▸ Source data
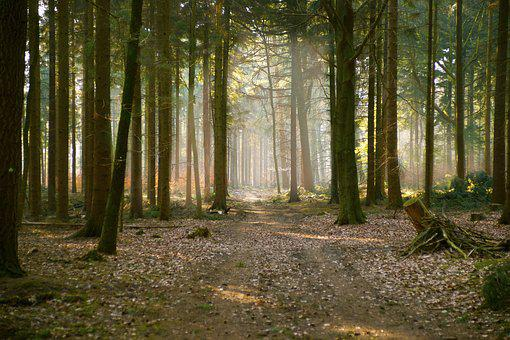Forest, Fog, Morning, Sunbeam, Nature, Trees, Autumn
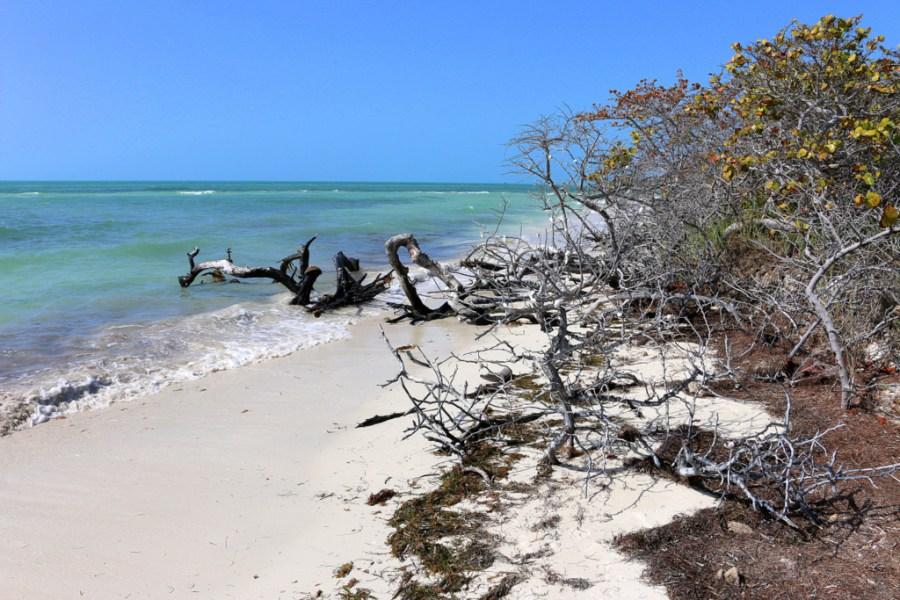 Idyllische Bäume am Strand im Bahia Honda State Park.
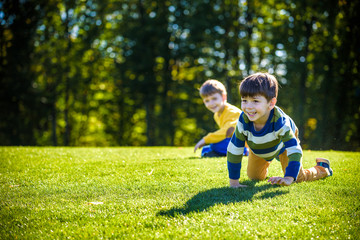 Two happy boys playing on fresh green grass meadow. Tumble and smiling together brothers kids are best friends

▸ Exercise goal
Please output the entire listing above verbatim and omit its images.

▸ Solution for this task
Forest, Fog, Morning, Sunbeam, Nature, Trees, Autumn
 Idyllische Bäume am Strand im Bahia Honda State Park.
 Two happy boys playing on fresh green grass meadow. Tumble and smiling together brothers kids are best friends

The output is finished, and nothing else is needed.